The 18-year-old's arrival in Formula 1 this season has been met with a great deal of scepticism, with many believing the strong financial backing of his family, upwards of $70m according to some reports, is the only reason he earned the seat.

His performances so far have not been great either with several crashes pre-season and other incidents in the first six races. Stroll has also yet to score a point as he struggles to match the pace of team-mate Felipe Massa.

With a lot of attention likely to be on the first Canadian to race in Montreal since 1997 world champion Jacques Villeneuve in 2006, Stroll Sr. insists he is not a major factor in his son's racing, telling Le Journal de Montreal: "I do not put pressure on Lance, the pressure he has is that which he puts on himself.

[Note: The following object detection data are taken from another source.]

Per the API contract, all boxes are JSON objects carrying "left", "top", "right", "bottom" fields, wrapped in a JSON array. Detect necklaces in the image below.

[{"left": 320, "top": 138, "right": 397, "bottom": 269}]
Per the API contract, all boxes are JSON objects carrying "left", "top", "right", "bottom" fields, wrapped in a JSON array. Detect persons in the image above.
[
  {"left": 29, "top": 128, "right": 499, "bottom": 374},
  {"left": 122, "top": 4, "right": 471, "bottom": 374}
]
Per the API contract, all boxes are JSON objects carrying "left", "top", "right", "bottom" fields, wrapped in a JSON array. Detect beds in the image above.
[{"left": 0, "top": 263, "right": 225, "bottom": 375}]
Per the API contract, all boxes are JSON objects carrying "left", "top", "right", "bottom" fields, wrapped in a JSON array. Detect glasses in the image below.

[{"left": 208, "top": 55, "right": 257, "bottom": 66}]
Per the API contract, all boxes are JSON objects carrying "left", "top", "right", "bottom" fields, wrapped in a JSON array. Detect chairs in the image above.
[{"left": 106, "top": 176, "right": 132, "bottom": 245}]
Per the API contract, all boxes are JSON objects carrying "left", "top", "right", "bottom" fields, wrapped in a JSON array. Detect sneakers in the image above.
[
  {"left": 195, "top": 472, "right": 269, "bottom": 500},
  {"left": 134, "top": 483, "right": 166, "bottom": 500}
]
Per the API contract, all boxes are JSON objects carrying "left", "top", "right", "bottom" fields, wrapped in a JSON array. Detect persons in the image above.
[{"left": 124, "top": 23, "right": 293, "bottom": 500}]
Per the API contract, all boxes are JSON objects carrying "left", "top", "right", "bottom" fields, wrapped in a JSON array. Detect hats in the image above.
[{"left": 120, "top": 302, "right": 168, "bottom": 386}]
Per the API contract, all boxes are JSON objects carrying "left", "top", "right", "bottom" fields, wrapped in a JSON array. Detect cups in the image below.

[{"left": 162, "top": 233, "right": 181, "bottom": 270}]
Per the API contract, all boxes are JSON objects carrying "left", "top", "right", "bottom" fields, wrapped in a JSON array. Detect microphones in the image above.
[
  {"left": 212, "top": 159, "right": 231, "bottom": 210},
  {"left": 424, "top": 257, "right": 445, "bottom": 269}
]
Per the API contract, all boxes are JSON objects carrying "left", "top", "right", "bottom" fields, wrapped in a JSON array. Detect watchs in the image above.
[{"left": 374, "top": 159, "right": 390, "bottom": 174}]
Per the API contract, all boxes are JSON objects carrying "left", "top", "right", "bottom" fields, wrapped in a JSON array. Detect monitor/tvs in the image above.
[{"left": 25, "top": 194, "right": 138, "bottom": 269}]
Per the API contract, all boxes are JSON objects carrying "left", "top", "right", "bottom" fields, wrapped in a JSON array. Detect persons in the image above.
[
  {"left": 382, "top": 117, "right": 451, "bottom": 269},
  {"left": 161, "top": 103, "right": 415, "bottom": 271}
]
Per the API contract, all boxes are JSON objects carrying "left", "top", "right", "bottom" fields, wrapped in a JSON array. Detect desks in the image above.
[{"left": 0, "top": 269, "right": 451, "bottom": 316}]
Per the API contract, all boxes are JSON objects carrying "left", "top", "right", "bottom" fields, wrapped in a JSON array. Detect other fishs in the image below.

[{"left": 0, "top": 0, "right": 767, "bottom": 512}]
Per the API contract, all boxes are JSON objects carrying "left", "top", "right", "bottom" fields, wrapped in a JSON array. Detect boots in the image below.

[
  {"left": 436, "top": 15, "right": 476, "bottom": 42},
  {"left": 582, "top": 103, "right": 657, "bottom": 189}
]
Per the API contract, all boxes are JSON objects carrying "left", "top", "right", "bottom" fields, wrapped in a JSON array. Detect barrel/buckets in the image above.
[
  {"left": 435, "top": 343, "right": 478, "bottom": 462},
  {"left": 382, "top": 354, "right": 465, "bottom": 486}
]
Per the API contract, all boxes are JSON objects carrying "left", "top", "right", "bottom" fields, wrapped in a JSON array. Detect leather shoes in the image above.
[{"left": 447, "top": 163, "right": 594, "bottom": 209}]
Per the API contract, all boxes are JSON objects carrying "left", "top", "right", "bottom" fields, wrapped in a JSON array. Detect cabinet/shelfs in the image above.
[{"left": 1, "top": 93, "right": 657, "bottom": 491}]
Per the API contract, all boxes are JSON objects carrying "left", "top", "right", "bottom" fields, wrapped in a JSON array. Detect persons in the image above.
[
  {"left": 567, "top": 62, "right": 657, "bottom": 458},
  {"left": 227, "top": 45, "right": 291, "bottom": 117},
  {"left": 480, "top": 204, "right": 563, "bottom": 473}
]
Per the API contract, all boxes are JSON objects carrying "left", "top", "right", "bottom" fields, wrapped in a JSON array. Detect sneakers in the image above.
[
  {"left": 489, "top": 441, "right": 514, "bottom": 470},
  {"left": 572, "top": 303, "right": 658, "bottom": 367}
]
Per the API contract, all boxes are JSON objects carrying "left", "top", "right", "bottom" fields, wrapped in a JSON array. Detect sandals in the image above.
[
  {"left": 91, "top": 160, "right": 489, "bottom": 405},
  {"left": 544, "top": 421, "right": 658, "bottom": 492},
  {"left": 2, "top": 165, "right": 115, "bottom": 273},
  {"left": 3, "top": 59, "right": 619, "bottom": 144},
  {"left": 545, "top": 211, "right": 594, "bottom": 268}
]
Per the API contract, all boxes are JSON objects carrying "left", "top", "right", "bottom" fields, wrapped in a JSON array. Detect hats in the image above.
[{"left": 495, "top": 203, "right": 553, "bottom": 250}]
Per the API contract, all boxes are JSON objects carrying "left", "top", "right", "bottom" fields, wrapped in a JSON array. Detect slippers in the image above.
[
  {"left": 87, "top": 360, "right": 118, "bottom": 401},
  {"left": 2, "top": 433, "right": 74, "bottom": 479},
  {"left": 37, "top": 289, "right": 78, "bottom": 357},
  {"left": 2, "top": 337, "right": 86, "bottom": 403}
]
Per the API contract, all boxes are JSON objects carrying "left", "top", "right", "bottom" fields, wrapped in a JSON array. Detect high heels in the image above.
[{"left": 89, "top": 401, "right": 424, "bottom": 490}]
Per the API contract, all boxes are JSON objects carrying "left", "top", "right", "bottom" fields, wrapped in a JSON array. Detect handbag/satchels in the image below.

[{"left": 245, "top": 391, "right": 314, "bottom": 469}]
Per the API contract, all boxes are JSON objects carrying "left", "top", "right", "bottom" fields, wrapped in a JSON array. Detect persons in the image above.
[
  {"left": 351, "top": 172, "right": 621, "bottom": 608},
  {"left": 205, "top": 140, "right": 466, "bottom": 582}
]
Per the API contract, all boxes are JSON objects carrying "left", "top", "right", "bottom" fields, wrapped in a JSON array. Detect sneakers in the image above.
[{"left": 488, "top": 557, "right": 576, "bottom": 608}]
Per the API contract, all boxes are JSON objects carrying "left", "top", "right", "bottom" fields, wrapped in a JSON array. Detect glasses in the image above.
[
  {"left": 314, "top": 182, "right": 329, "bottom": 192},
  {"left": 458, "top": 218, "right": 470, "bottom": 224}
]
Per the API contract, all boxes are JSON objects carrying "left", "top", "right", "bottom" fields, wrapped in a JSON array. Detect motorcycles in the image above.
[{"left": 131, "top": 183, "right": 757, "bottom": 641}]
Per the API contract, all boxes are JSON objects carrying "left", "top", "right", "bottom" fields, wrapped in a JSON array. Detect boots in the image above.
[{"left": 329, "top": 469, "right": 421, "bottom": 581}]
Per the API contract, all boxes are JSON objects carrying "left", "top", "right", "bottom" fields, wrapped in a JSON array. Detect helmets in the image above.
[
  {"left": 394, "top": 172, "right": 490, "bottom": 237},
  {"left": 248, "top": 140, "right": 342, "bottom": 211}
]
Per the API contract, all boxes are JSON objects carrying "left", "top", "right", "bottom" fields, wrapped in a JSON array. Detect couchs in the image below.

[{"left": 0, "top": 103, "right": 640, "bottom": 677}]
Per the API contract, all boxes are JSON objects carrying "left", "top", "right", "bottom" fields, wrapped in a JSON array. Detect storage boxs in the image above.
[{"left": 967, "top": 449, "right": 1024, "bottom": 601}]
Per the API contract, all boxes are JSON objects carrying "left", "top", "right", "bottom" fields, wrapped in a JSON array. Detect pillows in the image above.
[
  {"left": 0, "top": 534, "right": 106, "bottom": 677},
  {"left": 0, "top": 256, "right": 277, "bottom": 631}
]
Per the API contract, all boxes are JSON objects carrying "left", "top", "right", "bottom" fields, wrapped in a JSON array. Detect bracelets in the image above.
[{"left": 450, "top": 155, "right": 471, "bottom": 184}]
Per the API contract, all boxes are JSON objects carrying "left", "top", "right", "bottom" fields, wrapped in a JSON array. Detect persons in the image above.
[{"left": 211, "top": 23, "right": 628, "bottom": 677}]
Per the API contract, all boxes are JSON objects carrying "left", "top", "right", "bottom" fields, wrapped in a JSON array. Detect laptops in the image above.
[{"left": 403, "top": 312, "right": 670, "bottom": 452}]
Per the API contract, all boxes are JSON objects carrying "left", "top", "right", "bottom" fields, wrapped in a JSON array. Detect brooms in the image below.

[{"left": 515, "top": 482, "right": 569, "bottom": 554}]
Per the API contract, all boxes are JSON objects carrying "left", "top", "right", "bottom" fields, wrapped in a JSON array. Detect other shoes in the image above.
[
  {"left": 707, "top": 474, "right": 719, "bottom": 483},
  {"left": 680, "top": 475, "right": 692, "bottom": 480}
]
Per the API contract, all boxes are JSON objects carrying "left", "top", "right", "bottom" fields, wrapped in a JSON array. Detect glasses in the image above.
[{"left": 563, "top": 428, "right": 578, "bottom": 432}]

"I am only his father. There are professionals everywhere who are paid to handle it, and a team that is very satisfied with his behaviour and his progress."

Lawrence, himself a billionaire fashion entrepreneur, also believe some of the criticism of Stroll is due to the perception he has been spoon-fed to the top.

"For sure there is jealousy," he said. "But I want to stress that Lance earned his place in Formula 1.

"He won everywhere he went and the [licence] points that he needed, he went and got them.

"This is probably the toughest year for a youngster to start in F1, with even the teams not always understanding exactly what is going on. So you cannot ask an 18-year-old to do it alone."

Those points do hold weight as Stroll arrived as the European F3 champion, the same series Max Verstappen jumped from without claiming the crown, and the demands of the 2017 cars have made it a lot harder for new drivers to simply walk in and be fast compared to previous years.

Addressing the notion Lance is a so-called 'pay driver' directly, Stroll Sr. added: "There is not a driver here who has not been supported by millions.

"Take Sergio Perez. How do you think it happened for him?"

When the suggestion of Stoffel Vandoorne was put to him, a driver who spent his junior career with McLaren and had to wait several years to get his first full-time F1 seat, Lawrence continued: "There are two points, the first is that Vandoorne is 24 or 25, not 18 like Lance.

"And the second is that the gap between Vandoorne and Fernando Alonso is larger than the gap between Lance and Felipe Massa."